My seventeenth summer was filled with marching troops. Weekly we saw them moving past our holdings along the river road. These were solid ranks of replacements for men fallen to disease during the summer rather than the steady trickle of new soldiers off to their first assignments on the border. Westward-bound funeral processions, black-draped wagons full of coffins drawn by sweating black horses, clopped and creaked past our homes on their mournful journey back to the civilized west, bearing the bodies of men from families sufficiently wealthy or noble to require that they be returned home for burial. Those we watched from a distance. My father made little noise about them, but my mother feared contagion and strictly forbade any of us to loiter along the river road when such sad processions were moving along it.

Each summer when the plague returned, wave after wave of it consumed our soldiers. My father estimated the mortality rate at between 23 and 46 percent among able-bodied soldiers, given the information he had access to.

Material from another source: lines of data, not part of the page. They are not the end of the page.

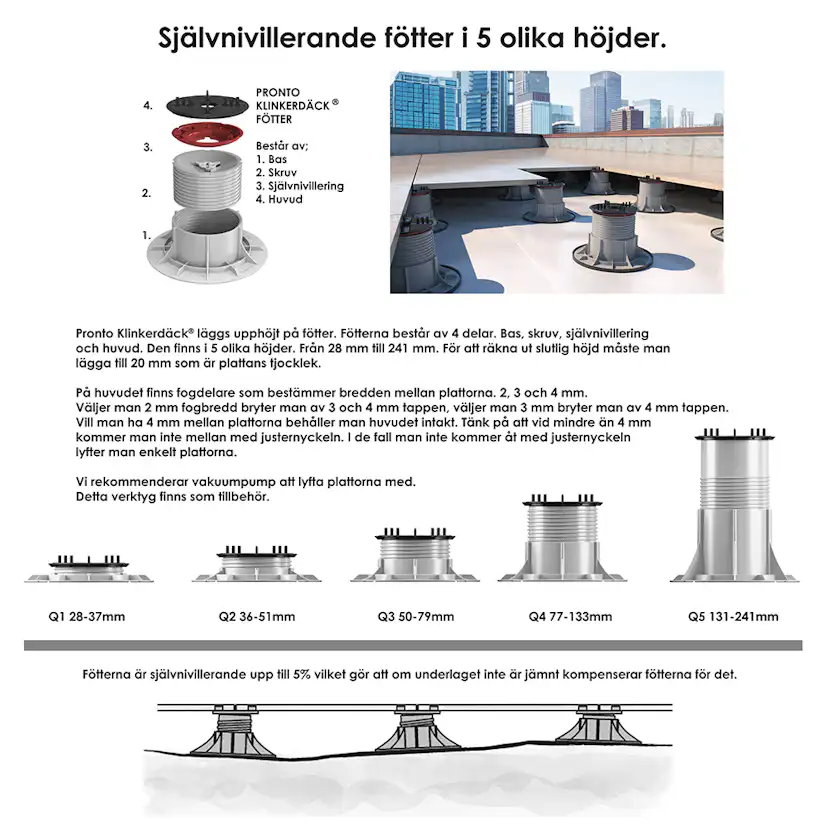 Självnivillerande fötter i 5 olika höjder.

4.

3.

2.

1.

PRONTO KLINKERDÄCK® FÖTTER

Består av;
1. Bas
2. Skruv
3. Självnivillering
4. Huvud

Pronto Klinkerdäck® läggs upphöjt på fötter. Fötterna består av 4 delar. Bas, skruv, självnivillering och huvud. Den finns i 5 olika höjder. Från 28 mm till 241 mm. För att räkna ut slutlig höjd måste man lägga till 20 mm som är plattans tjocklek.

På huvudet finns fogdelare som bestämmer bredden mellan plattorna. 2, 3 och 4 mm. Väljer man 2 mm fogbredd bryter man av 3 och 4 mm tappen, väljer man 3 mm bryter man av 4 mm tappen. Vill man ha 4 mm mellan plattorna behåller man huvudet intakt. Tänk på att vid mindre än 4 mm kommer man inte mellan med justernyckeln. I de fall man inte kommer åt med justernyckeln lyfter man enkelt plattorna.

Vi rekommenderar vakuumpump att lyfta plattorna med.
Detta verktyg finns som tillbehör.

Q1 28-37mm

Q2 36-51mm

Q3 50-79mm

Q4 77-133mm

Q5 131-241mm

Fötterna är självnivillerande upp till 5% vilket gör att om underlaget inte är jämnt kompenserar fötterna för det.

Among the elderly, the women, and the very young, the scythe of death swung even more efficiently, leaving few standing in its wake. It wasted a healthy man to skin and bone in a matter of days. Of those who survived, some recovered to lead nearly normal lives, though most were unfit for the heavy duty of a horse soldier. Some suffered an impaired sense of balance, a terrible loss for a cavalryman. The survivors I met were unnaturally thin. The soldier sons of my father’s friends, they stopped in to visit and dine with us on their long journeys back to Old Thares. They ate and drank as any men did, and some even pushed themselves to consume more than a normal amount of victuals. Yet they could not seem to regain the strength and vitality they had once possessed. Broken bones and torn muscles seemed to befall them easily. It was a terrible thing to see young officers, once hale and hearty, now thin and listless and retiring from the military just when they should have been rising to command. They seemed weary beyond the stress of a long day in the saddle. They spoke of frontier towns full of widows and children, their common-soldier husbands fallen not to war, but to plague.